__Data for processing__:
━━━━━━━━
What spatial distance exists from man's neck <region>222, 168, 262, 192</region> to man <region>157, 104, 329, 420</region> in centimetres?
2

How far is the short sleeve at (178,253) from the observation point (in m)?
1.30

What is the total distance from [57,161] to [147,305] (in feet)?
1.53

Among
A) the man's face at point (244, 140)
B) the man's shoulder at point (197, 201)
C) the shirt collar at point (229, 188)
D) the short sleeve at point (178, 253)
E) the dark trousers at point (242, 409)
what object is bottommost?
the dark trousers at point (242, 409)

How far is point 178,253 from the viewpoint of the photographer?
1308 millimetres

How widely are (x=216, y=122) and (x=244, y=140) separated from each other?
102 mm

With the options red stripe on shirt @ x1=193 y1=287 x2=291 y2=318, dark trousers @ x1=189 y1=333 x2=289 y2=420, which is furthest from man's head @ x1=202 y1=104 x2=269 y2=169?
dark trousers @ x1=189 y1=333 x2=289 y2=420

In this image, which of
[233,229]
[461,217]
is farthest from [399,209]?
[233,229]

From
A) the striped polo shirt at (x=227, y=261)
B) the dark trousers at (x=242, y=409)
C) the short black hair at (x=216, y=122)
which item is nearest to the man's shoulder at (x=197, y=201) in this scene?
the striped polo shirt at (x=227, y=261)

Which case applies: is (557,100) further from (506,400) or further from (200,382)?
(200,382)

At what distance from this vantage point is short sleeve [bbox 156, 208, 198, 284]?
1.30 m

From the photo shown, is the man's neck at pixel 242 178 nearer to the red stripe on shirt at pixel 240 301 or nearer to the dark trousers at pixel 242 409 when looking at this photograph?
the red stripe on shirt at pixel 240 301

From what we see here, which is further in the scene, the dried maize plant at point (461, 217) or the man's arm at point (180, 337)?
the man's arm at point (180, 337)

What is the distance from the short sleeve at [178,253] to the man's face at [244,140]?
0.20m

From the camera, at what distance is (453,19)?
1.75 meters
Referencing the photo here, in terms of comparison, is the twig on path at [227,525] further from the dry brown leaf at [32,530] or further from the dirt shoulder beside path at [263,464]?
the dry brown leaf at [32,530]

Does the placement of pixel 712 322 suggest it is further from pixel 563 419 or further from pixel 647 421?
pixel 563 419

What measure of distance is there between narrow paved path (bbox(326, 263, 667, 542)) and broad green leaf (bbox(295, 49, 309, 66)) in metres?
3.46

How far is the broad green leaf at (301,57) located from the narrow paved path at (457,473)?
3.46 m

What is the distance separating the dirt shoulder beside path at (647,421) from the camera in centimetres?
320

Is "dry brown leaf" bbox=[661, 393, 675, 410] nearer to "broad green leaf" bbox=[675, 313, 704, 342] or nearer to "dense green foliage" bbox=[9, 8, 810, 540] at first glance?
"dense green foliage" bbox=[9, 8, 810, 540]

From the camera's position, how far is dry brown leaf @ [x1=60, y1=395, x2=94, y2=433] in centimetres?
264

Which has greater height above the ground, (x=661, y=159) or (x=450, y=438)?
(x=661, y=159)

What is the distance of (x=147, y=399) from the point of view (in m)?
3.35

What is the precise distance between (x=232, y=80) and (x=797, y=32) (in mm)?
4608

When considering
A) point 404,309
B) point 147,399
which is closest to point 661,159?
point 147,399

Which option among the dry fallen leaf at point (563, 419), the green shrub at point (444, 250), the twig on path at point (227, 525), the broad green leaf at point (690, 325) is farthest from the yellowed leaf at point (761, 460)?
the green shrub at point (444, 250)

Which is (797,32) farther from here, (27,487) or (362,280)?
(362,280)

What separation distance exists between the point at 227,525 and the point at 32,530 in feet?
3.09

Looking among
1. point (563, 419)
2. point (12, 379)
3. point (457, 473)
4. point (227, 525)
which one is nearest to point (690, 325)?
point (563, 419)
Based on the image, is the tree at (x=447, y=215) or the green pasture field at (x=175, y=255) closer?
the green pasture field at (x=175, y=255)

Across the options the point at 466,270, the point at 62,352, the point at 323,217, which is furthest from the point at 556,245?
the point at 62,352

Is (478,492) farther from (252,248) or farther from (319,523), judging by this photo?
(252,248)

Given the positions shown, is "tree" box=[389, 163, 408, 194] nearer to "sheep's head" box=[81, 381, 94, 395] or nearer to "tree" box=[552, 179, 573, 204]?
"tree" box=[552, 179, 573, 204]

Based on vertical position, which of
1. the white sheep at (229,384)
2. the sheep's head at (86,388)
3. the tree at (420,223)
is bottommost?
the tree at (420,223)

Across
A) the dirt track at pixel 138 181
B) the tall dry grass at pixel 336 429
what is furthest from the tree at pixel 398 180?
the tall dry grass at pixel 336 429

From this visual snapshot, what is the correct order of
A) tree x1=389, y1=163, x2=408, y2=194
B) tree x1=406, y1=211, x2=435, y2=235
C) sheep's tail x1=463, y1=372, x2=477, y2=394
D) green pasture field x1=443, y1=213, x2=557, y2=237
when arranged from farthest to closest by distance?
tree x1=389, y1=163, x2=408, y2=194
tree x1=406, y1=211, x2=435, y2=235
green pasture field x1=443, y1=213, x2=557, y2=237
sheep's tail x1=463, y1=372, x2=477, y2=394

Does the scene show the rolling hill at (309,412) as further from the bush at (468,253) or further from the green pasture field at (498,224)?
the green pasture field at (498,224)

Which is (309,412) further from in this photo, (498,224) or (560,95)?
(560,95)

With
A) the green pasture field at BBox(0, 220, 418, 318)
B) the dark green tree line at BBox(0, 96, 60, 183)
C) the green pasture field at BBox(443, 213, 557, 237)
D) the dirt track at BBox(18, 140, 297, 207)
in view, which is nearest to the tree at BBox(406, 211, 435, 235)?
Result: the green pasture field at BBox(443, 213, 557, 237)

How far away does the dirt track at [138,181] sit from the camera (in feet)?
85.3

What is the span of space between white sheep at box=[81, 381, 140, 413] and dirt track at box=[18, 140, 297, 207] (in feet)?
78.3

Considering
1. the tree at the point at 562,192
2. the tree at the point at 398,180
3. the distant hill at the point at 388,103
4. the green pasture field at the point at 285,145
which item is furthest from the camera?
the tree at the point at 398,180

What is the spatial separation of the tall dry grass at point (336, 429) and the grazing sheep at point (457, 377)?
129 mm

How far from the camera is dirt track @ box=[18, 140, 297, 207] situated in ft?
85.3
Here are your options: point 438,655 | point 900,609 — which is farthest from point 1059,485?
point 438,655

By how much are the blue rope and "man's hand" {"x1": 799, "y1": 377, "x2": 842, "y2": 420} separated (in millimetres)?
━━━━━━━━
__Problem statement__:
Write an exact transcription of every entry above.

__Reply__:
What spatial distance exists from man's neck <region>222, 168, 262, 192</region> to man <region>157, 104, 329, 420</region> in centimetres?
2

How far is the short sleeve at (178,253) from the observation point (in m)?
1.30

What is the total distance from [57,161] to [147,305] (in feet)?
1.53

Among
A) the man's face at point (244, 140)
B) the man's shoulder at point (197, 201)
C) the shirt collar at point (229, 188)
D) the short sleeve at point (178, 253)
E) the dark trousers at point (242, 409)
what object is bottommost?
the dark trousers at point (242, 409)

How far is point 178,253 from the viewpoint of the photographer?
1308 millimetres

How widely are (x=216, y=122) and (x=244, y=140) separated from each other?
102 mm

With the options red stripe on shirt @ x1=193 y1=287 x2=291 y2=318, dark trousers @ x1=189 y1=333 x2=289 y2=420, which is furthest from man's head @ x1=202 y1=104 x2=269 y2=169?
dark trousers @ x1=189 y1=333 x2=289 y2=420

In this image, which of
[233,229]
[461,217]
is farthest from [399,209]?
[233,229]

From
A) the striped polo shirt at (x=227, y=261)
B) the dark trousers at (x=242, y=409)
C) the short black hair at (x=216, y=122)
which item is nearest to the man's shoulder at (x=197, y=201) in this scene?
the striped polo shirt at (x=227, y=261)

Which case applies: is (557,100) further from (506,400) or further from (200,382)?
(200,382)

At what distance from this vantage point is short sleeve [bbox 156, 208, 198, 284]?
1.30 m

From the photo shown, is the man's neck at pixel 242 178 nearer to the red stripe on shirt at pixel 240 301 or nearer to the dark trousers at pixel 242 409 when looking at this photograph?
the red stripe on shirt at pixel 240 301

From what we see here, which is further in the scene, the dried maize plant at point (461, 217) or the man's arm at point (180, 337)?
the man's arm at point (180, 337)

What is the distance from the short sleeve at [178,253] to the man's face at [244,140]?
0.20m

From the camera, at what distance is (453,19)?
1.75 meters
Referencing the photo here, in terms of comparison, is the twig on path at [227,525] further from the dry brown leaf at [32,530] or further from the dirt shoulder beside path at [263,464]?
the dry brown leaf at [32,530]

Does the placement of pixel 712 322 suggest it is further from pixel 563 419 or further from pixel 647 421?
pixel 563 419

What measure of distance is there between narrow paved path (bbox(326, 263, 667, 542)) and broad green leaf (bbox(295, 49, 309, 66)) in metres?
3.46

How far is the broad green leaf at (301,57) located from the narrow paved path at (457,473)?
3.46 m

What is the distance separating the dirt shoulder beside path at (647,421) from the camera in centimetres?
320

Is "dry brown leaf" bbox=[661, 393, 675, 410] nearer to "broad green leaf" bbox=[675, 313, 704, 342] or nearer to "dense green foliage" bbox=[9, 8, 810, 540] at first glance?
"dense green foliage" bbox=[9, 8, 810, 540]

From the camera's position, how far is dry brown leaf @ [x1=60, y1=395, x2=94, y2=433] in centimetres?
264

Which has greater height above the ground, (x=661, y=159) or (x=450, y=438)?
(x=661, y=159)

What is the distance of (x=147, y=399) from the point of view (in m)?
3.35

What is the precise distance between (x=232, y=80) and (x=797, y=32) (in mm)?
4608

When considering
A) point 404,309
B) point 147,399
which is closest to point 661,159?
point 147,399

Which option among the dry fallen leaf at point (563, 419), the green shrub at point (444, 250), the twig on path at point (227, 525), the broad green leaf at point (690, 325) is farthest from the yellowed leaf at point (761, 460)?
the green shrub at point (444, 250)

Which is (797,32) farther from here, (27,487) or (362,280)?
(362,280)

What separation distance exists between the point at 227,525 and the point at 32,530 in feet?
3.09

Looking among
1. point (563, 419)
2. point (12, 379)
3. point (457, 473)
4. point (227, 525)
which one is nearest to point (690, 325)?
point (563, 419)
Based on the image, is the tree at (x=447, y=215) or the green pasture field at (x=175, y=255) closer?
the green pasture field at (x=175, y=255)

Across the options the point at 466,270, the point at 62,352, the point at 323,217, which is furthest from the point at 556,245?
the point at 62,352

Is (478,492) farther from (252,248) or farther from (319,523), judging by this photo?
(252,248)

Given the positions shown, is "tree" box=[389, 163, 408, 194] nearer to "sheep's head" box=[81, 381, 94, 395] or nearer to "tree" box=[552, 179, 573, 204]?
"tree" box=[552, 179, 573, 204]

Based on vertical position, which of
1. the white sheep at (229,384)
2. the sheep's head at (86,388)
3. the tree at (420,223)
is bottommost?
the tree at (420,223)

Across
A) the dirt track at pixel 138 181
B) the tall dry grass at pixel 336 429
what is furthest from the tree at pixel 398 180?
the tall dry grass at pixel 336 429

From this visual snapshot, what is the correct order of
A) tree x1=389, y1=163, x2=408, y2=194
B) tree x1=406, y1=211, x2=435, y2=235
C) sheep's tail x1=463, y1=372, x2=477, y2=394
D) green pasture field x1=443, y1=213, x2=557, y2=237
when arranged from farthest to closest by distance?
tree x1=389, y1=163, x2=408, y2=194
tree x1=406, y1=211, x2=435, y2=235
green pasture field x1=443, y1=213, x2=557, y2=237
sheep's tail x1=463, y1=372, x2=477, y2=394

Does the scene show the rolling hill at (309,412) as further from the bush at (468,253) or further from the green pasture field at (498,224)?
the green pasture field at (498,224)

Which is (309,412) further from in this photo, (498,224) or (560,95)?
(560,95)

With
A) the green pasture field at BBox(0, 220, 418, 318)
B) the dark green tree line at BBox(0, 96, 60, 183)
C) the green pasture field at BBox(443, 213, 557, 237)
D) the dirt track at BBox(18, 140, 297, 207)
in view, which is nearest to the tree at BBox(406, 211, 435, 235)?
Result: the green pasture field at BBox(443, 213, 557, 237)

How far away does the dirt track at [138,181] sit from the camera (in feet)?
85.3

What is the span of space between white sheep at box=[81, 381, 140, 413] and dirt track at box=[18, 140, 297, 207] (in feet)?
78.3

Considering
1. the tree at the point at 562,192
2. the tree at the point at 398,180
3. the distant hill at the point at 388,103
4. the green pasture field at the point at 285,145
which item is furthest from the camera?
the tree at the point at 398,180

What is the spatial separation of the tall dry grass at point (336, 429) and the grazing sheep at point (457, 377)?
129 mm

How far from the camera is dirt track @ box=[18, 140, 297, 207] situated in ft?
85.3
Here are your options: point 438,655 | point 900,609 — which is farthest from point 1059,485?
point 438,655

By how much are the blue rope and "man's hand" {"x1": 799, "y1": 377, "x2": 842, "y2": 420} separated (in millimetres)?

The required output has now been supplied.